The UI displays 4 tabs along the top and an output window along the bottom.
The Task Tree shows a hierarchical display of all projects and their tasks. Double clicking a task executes it.
There is also a filter so that uncommon tasks can be hidden. You can toggle the filter via the Filter button. Editing the filter allows you to configure which tasks and projects are shown. Hidden tasks show up in red. Note: newly created tasks will show up by default (versus being hidden by default).
The Task Tree context menu provides the following options:
Execute ignoring dependencies. This does not require dependent projects to be rebuilt (same as the -a option).
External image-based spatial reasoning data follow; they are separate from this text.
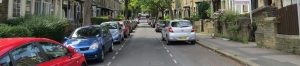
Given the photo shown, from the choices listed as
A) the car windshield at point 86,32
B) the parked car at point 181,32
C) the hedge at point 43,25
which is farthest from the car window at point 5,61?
the parked car at point 181,32

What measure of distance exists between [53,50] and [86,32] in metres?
9.20

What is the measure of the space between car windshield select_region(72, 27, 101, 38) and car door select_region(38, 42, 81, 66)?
8.09 metres

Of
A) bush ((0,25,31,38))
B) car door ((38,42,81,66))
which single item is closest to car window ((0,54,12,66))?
car door ((38,42,81,66))

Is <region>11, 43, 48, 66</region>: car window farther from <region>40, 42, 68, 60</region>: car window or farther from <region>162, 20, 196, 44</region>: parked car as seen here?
<region>162, 20, 196, 44</region>: parked car

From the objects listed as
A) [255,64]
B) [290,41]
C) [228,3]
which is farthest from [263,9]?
[228,3]

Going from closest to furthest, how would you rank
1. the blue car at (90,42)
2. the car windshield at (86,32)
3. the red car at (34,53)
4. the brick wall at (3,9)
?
the red car at (34,53), the blue car at (90,42), the car windshield at (86,32), the brick wall at (3,9)

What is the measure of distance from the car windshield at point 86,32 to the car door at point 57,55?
8.09 metres

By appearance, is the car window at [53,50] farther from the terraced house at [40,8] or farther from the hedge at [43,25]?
the terraced house at [40,8]

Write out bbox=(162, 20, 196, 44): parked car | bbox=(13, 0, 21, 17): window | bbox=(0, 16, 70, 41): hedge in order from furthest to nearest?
bbox=(162, 20, 196, 44): parked car → bbox=(13, 0, 21, 17): window → bbox=(0, 16, 70, 41): hedge

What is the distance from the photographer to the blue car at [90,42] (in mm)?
14008

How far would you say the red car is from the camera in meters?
5.94

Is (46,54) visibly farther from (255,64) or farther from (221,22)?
(221,22)

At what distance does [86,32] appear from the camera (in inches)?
657

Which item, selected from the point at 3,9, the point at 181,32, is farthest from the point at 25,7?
the point at 181,32
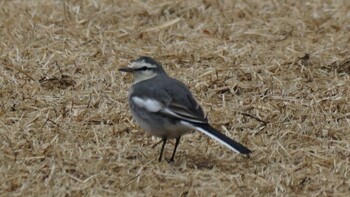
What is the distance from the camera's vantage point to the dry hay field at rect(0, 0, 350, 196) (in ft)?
24.3

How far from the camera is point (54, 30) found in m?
10.7

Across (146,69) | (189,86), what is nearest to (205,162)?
(146,69)

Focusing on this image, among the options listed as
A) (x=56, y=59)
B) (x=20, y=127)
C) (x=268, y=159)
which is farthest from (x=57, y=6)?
(x=268, y=159)

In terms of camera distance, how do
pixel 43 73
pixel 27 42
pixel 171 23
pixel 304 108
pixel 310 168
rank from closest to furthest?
pixel 310 168 → pixel 304 108 → pixel 43 73 → pixel 27 42 → pixel 171 23

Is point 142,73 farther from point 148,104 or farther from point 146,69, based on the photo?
point 148,104

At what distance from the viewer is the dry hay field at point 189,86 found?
7.41m

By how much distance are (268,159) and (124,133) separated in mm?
1324

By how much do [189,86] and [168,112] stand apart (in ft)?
6.02

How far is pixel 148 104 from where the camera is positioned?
25.5 feet

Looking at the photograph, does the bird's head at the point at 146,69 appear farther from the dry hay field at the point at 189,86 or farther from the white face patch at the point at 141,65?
the dry hay field at the point at 189,86

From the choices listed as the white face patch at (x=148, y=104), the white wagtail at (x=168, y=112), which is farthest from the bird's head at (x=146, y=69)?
the white face patch at (x=148, y=104)

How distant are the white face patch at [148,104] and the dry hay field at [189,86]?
0.43 meters

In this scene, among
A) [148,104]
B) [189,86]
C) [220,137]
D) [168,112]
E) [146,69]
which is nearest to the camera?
[220,137]

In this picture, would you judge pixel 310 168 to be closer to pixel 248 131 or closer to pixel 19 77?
pixel 248 131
Add tasks to the favorites (see Favorites tab)
Hide the selected tasks. This adds them to the filter.
Edit the build.gradle file. Note: this requires Java 1.6 or higher and requires that you have .gradle files associated in your OS.
The Favorites tab is a good place to store commonly-executed commands. These can be complex commands (anything that's legal to Gradle) and you can provide them with a display name. This is useful for creating, say, a custom build command that explicitly skips tests, documentation, and samples that you could call “fast build”.
You can reorder favorites to your liking and even export them to disk so they can imported by others. If you edit them, you are given options to “Always Show Live Output”. This only applies if you have “Only Show Output When Errors Occur”. This override always forces the output to be shown.
The Command Line tab is where you can execute a single Gradle command directly. Just enter whatever you would normally enter after 'gradle' on the command line. This also provides a place to try out commands before adding them to favorites.
The Setup tab allows configuration of some general settings.
Current Directory
Defines the root directory of your Gradle project (typically where build.gradle is located).
Stack Trace Output
This determines how much information to write out in stack traces when errors occur. Note: if you specify a stack trace level on either the Command Line or Favorites tab, it will override this stack trace level.
Only Show Output When Errors Occur
Enabling this option hides any output when a task is executed unless the build fails.
Use Custom Gradle Executor - Advanced feature
This provides you with an alternate way to launch Gradle commands. This is useful if your project requires some extra setup that is done inside another batch file or shell script (such as specifying an init script).